The PEB (10%) disability description included MEB diagnoses #1 and #2 (1. Post-ablative hypothyroidism, and 2. Arthralgias, multiple sites) and stated:

Hypothyroidism post ablative therapy for Grave's disease. Chemically this condition is controlled with Synthroid, however, he attributes his obesity and arthralgias to this condition despite his preservice obesity. His commander's letter is not specific but the MEB physician feels this condition should be considered a contributing factor to his; obesity, fatigue, diffuse arthralgias. Thus, it is rated for fatigability and continuous medication. The endocrinologist specifically states that this is not the cause of his weight gain. There is no mental disturbance nor muscular weakness. Therefore neither 30% or 60% are appropriate.

The VARD noted fatigability and constipation without evidence of mental sluggishness and cited VASRD §4.7 (higher of two evaluations) to assign a 30% rating. The Board deliberated between the 10% and 30% criteria and discussed the evidence and factors of weight gain (60% criterion) with mixed attribution to the hypothyroidism and/or diffuse arthralgias (and other musculoskeletal conditions), constipation, depressed mood, cold intolerance, and the tenants of VASRD §4.3 (reasonable doubt) as well as §4.7. After due deliberation, considering all of the evidence and mindful of VASRD §4.3 (reasonable doubt), the Board recommends a disability rating of 30% for the hypothyroidism condition.

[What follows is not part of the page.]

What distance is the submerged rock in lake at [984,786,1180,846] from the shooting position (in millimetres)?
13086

Bilateral Plantar Fasciitis. The CI’s entry physical documented mild, asymptomatic pes planus (flat feet) with use of inserts (orthotics) for both feet. The CI had increased symptoms of bilateral plantar fasciitis in 2006 with weight gain and pre-deployment preparation. Post-deployment treatment including exercises and new custom orthotics and night splints with some decrease in symptoms. Foot pain increased to 5/10 during prolonged standing or activity. Pain improved with rest and soft-soled boots.

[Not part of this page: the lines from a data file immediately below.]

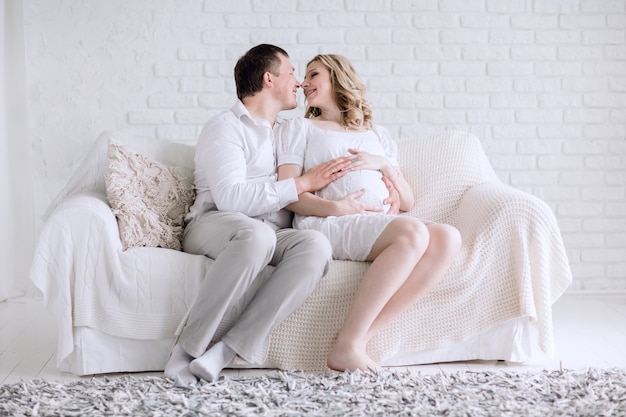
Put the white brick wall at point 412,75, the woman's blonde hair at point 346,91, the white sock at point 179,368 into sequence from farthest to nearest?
the white brick wall at point 412,75, the woman's blonde hair at point 346,91, the white sock at point 179,368

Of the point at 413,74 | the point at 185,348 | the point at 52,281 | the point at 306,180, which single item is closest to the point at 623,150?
the point at 413,74

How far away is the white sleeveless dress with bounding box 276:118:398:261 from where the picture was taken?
104 inches

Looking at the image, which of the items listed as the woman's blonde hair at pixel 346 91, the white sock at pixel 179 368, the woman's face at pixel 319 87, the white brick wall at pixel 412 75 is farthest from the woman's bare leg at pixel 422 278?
the white brick wall at pixel 412 75

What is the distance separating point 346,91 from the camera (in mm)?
2996

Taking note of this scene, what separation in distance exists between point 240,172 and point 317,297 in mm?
537

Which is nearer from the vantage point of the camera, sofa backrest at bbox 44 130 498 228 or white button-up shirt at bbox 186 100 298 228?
white button-up shirt at bbox 186 100 298 228

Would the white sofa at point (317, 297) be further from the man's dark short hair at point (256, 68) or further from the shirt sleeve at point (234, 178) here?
the man's dark short hair at point (256, 68)

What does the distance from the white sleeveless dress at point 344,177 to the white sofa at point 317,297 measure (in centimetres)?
9

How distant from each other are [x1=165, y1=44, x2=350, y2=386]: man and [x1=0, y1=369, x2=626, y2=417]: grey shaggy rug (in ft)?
0.44

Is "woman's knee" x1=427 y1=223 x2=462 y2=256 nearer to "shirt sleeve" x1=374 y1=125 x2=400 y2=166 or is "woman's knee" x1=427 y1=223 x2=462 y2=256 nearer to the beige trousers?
the beige trousers

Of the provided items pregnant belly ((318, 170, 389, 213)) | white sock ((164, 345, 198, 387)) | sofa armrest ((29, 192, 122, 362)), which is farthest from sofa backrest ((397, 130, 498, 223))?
sofa armrest ((29, 192, 122, 362))

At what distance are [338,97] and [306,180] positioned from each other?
432 millimetres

The NARSUM exam, 3 months prior to separation, documented normal gait and posture with normal strength and motion in the ankles. There was excessive pronation and pes planus with tenderness on the bottom of the foot at the heel on both feet.

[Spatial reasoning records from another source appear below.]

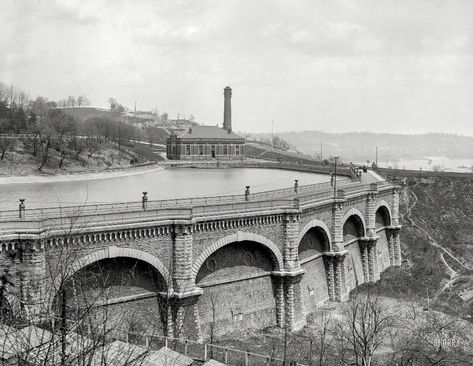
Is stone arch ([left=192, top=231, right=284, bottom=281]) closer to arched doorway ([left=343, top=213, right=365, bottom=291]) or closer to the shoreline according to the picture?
arched doorway ([left=343, top=213, right=365, bottom=291])

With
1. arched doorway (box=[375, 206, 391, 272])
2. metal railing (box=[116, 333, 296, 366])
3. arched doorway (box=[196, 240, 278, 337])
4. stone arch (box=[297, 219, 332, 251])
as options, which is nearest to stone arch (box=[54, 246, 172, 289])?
metal railing (box=[116, 333, 296, 366])

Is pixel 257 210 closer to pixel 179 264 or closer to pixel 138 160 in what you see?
pixel 179 264

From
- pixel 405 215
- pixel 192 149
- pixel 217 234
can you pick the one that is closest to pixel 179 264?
pixel 217 234

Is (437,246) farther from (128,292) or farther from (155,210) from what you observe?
(128,292)

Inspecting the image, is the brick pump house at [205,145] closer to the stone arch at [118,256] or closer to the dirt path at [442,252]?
the dirt path at [442,252]

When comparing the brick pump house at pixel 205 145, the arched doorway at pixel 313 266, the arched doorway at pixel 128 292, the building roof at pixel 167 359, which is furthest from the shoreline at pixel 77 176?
the building roof at pixel 167 359

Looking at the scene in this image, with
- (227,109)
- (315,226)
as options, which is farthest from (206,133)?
(315,226)
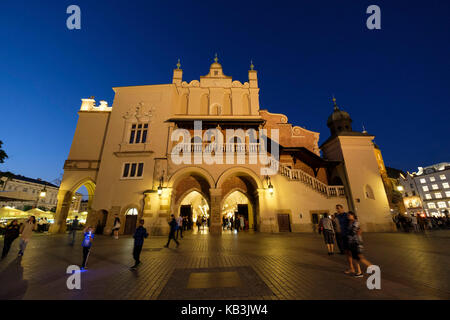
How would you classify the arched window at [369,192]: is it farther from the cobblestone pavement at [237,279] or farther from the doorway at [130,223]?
the doorway at [130,223]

The VA exam, 16 days prior to separation, the CI reported continued use of inserts, intermittent pain with standing and inability to walk over one-half mile. Exam of the feet documented pes planus of the left foot with the Achilles tendon angled 5 degrees toward the great toe. There was “no tenderness to palpation, even deep palpation, on the plantar surfaces.” Left ankle dorsiflexion was 10 degrees (normal 20) with all other ankle motions normal, and no ankle instability. The examiner indicated that the CI stated that on the day of the exam he had not been using his feet; however, if he had been standing he stated he would have had pain.

The Board directed attention to its rating recommendation based on the above evidence. The PEB rated the bilateral plantar fasciitis analogous to 5310, Group X muscle function as “slight” at 0%. The VA did not rate the condition as there was no clinical evidence of plantar fasciitis on exam. There was no evidence for a higher muscle rating IAW §4.73 when applying the tenants of VASRD §4.55 (principles of combined ratings for muscle injuries) and §4.56 (evaluation of muscle disabilities). The Board considered possible analogous coding using 5276 (flatfoot, acquired).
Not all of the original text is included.